> [TO DO]:
Take the data below and repeat it exactly.

> [DATA]:
Segment Open
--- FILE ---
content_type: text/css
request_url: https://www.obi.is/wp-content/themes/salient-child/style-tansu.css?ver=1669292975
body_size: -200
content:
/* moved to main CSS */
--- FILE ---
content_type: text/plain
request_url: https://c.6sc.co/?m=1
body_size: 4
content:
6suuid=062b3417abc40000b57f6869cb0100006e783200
Segment Closed
> [RESPONSE TO THIS EXERCISE]:
--- FILE ---
content_type: text/css
request_url: https://www.obi.is/wp-content/themes/salient-child/style-tansu.css?ver=1669292975
body_size: -200
content:
/* moved to main CSS */
--- FILE ---
content_type: text/plain
request_url: https://c.6sc.co/?m=1
body_size: 4
content:
6suuid=062b3417abc40000b57f6869cb0100006e783200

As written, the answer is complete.